___ DOCUMENT SEGMENT

BROS - Dutch Bros: High Growth Remains Possible

2023-12-17 08:02:37 ET

Summary

  • Dutch Bros reported strong financial performance with revenue growth of over 30% and improved profitability.
  • The company's growth outlook remains positive, and I believe it can achieve $1.5 billion in sales by FY25.
  • Strategies to improve labor efficiency and the deployment of the Tap system and potential mobile ordering are expected to drive further growth and profitability.

Summary

Readers may find my previous coverage via this link . My previous rating was a buy rating, as I believed Dutch Bros ( BROS ) could continue to grow at a very fast pace across the entire US. Especially when compared to bigger players like Starbucks ( SBUX ), the growth potential remained huge. I am reiterating my buy rating for BROS as the path for continuous high growth remains visible. Notably, the problem with the weak balance sheet is no longer a concern, which gives me confidence that BROS can continue to grow units as planned. A strategy to improve labor efficiency should also help to further improve sales growth potential.

Financials / Valuation

BROS reported another strong quarter , with revenue growing by more than 30% to $264.5 million. Notably, the strong growth was not at the expense of margin deterioration. Restaurant-level margin [RLM] improved to 32.8% from 28.2% in 3Q22, which drove profitability at the consolidated level up as well. Because of the small margin base in FY22, the strong revenue growth and improved RLM led to substantial operating leverage at the company level. At the consolidated level, the EBITDA margin improved by 11 percentage points to 16%. As a result, net income also saw significant growth, from $14 million to $22 million.

Based on author's own math

With the better-than-expected growth in 3Q23, I have an improved growth outlook for BROS (in line with consensus). I now expect BROS to achieve ~$1.5 billion in sales in FY25, driven by continued unit growth (which no longer faces a weak balance sheet hurdle) and same-store sales growth (driven by improving labor efficiency). I am not making any changes to my valuation multiple assumption as BROS continues to grow at a high rate, just as I expected. Hence, my view that it should continue to trade at a premium to other QSR peers (as defined previously: SBUX, Wendy’s, Shake Shack, and Sweetgreen) remains the same.

Comments

BROS 3Q23 performance showed great growth momentum that I expect to follow through in the coming quarters. Both growth drivers—same-store-sales [SSS] growth and unit growth pipeline—remain healthy with no signs of slowing down. For SSS growth, BROS should see an easier comp in 4Q23 given the weak 4Q22 quarter and as management continues their aggressive marketing strategy. As for unit growth, management has reiterated their expectation for more than 150 new stores in FY23, implying a 22% growth in FY23 units and 4Q23 to open another 27 stores. One of the key concerns with BROS was the weak balance (I discussed this previously), and this might impact the pace of unit growth if BROS runs into liquidity issues. That concern is now off the table as BROS has improved its balance sheet significantly with $150 million of cash, $350 million of undrawn revolvers, and $200 million of undrawn delayed draw term loans. Collectively, BROS has around $700 million of spare financial capacity. Using the last 12 months of FCF performance as the burn rate, this implies that BROS can last the next 5 years without the need to conduct capital raises via equity issuance. In fact, as profitability improves (as seen in the results), BROS could very well turn FCF positive over the next few years.

______
___ SUPPLIED MATERIAL

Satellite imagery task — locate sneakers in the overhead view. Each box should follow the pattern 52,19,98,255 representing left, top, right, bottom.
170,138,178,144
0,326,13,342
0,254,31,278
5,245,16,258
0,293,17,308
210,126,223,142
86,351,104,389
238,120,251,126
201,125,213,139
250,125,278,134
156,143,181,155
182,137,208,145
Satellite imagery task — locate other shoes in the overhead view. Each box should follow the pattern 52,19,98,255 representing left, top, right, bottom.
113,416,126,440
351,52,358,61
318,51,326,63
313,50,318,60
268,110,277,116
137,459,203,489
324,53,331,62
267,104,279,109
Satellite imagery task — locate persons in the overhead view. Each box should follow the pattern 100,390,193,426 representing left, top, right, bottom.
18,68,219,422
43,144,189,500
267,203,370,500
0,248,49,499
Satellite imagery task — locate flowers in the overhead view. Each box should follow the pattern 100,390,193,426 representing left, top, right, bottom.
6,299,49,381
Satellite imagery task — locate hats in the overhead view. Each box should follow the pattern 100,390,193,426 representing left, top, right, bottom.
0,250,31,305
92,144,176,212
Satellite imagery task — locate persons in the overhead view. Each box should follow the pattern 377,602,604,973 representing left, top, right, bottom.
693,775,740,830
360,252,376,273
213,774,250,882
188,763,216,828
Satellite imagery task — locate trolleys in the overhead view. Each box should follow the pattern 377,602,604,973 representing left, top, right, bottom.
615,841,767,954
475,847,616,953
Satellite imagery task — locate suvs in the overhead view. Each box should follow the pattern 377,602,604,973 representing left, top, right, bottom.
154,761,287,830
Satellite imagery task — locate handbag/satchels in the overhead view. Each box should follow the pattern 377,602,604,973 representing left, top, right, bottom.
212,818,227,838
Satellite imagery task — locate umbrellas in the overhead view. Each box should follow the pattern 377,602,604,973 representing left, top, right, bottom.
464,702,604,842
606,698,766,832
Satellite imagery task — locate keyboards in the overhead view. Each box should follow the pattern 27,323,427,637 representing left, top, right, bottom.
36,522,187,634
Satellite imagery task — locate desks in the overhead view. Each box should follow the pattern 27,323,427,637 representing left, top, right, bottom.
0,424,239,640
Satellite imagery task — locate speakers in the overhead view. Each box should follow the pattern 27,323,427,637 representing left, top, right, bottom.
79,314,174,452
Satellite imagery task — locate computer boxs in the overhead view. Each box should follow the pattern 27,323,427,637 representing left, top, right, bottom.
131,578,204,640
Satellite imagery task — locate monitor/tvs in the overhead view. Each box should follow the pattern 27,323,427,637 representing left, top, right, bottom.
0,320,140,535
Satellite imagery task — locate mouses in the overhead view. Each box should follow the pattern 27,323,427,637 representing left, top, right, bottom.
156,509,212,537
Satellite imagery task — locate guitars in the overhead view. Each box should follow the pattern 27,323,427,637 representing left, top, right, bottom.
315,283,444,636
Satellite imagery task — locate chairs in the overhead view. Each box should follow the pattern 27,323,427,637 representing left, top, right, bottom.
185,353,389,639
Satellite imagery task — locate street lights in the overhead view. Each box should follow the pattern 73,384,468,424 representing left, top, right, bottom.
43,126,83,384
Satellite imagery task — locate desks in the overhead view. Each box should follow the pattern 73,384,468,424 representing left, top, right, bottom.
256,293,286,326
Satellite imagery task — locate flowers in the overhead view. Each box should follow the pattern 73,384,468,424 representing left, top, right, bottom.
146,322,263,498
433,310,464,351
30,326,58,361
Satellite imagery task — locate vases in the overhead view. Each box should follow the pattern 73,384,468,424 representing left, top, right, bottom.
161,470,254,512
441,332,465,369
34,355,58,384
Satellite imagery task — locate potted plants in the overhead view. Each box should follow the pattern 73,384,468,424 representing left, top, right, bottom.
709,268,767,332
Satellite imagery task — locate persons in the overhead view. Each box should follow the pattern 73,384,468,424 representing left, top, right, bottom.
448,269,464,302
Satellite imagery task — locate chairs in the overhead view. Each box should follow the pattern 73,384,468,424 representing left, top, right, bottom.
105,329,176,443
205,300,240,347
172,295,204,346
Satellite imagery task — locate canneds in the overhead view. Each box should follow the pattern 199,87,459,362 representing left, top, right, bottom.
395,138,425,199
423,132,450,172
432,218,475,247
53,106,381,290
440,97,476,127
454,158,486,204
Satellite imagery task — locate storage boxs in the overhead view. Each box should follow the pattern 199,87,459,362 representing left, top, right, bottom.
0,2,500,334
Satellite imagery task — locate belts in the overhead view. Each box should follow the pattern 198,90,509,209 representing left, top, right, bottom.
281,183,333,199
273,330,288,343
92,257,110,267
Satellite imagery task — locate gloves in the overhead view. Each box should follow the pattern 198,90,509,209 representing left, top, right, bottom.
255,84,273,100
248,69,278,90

______

● **GIVEN INSTRUCTION A**
Answer these from the Dutch Bros article:
(i) What was the revenue figure reported for the quarter?
(ii) What restaurant-level margin did the company post, and what was the comparison figure from 3Q22?
(iii) How much spare financial capacity does the company have in total?
● **GIVEN INSTRUCTION B**
Pick up the Dutch Bros article after its final sentence and write a continuation in the same analytical style.
The entries were drawn from a different source than the Dutch Bros article.

● **RESULT A**
(i) $264.5 million.
(ii) 32.8%, up from 28.2% in 3Q22.
(iii) Around $700 million.

● **RESULT B**
Based on author's own math

With regards to profitability, I believe there is a visible path to improved margins as management continues to improve labor productivity and in-store operation efficiencies. Over the past year, BROS has restructured its labor strategy to be tied to the number of transactions (i.e., from labor hours/sales to labor hours/transaction). This makes more sense as volume (or traffic) is a better metric to understand how the store is performing, especially in the current inflationary environment where pricing is high. Also, this strategy enables BROS to better schedule labor to meet peak periods. Sales per hour will not accurately tell you how busy the store is, as pricing will distort the results. I believe the resulting impact is clear in the operating leverage.

BROS labor strategy ahead is to focus on hiring the right shop managers who are willing to pay more. While this will increase the wage expense in the near term, I believe this is a sensible move as how efficient the store is is ultimately dependent on the store operator, which is the manager. The shop manager is also a fulcrum in BROS growth plans, as the more units they open, the more competent shop managers they need. The long-term plan is to have more shop managers that are able to manage 7 shops instead of the current 3 to 4 shops. This is huge, as if effectively meant that BROS will need half the size of regional shop managers. The cost savings could then be reinvested in the business or shared with consumers.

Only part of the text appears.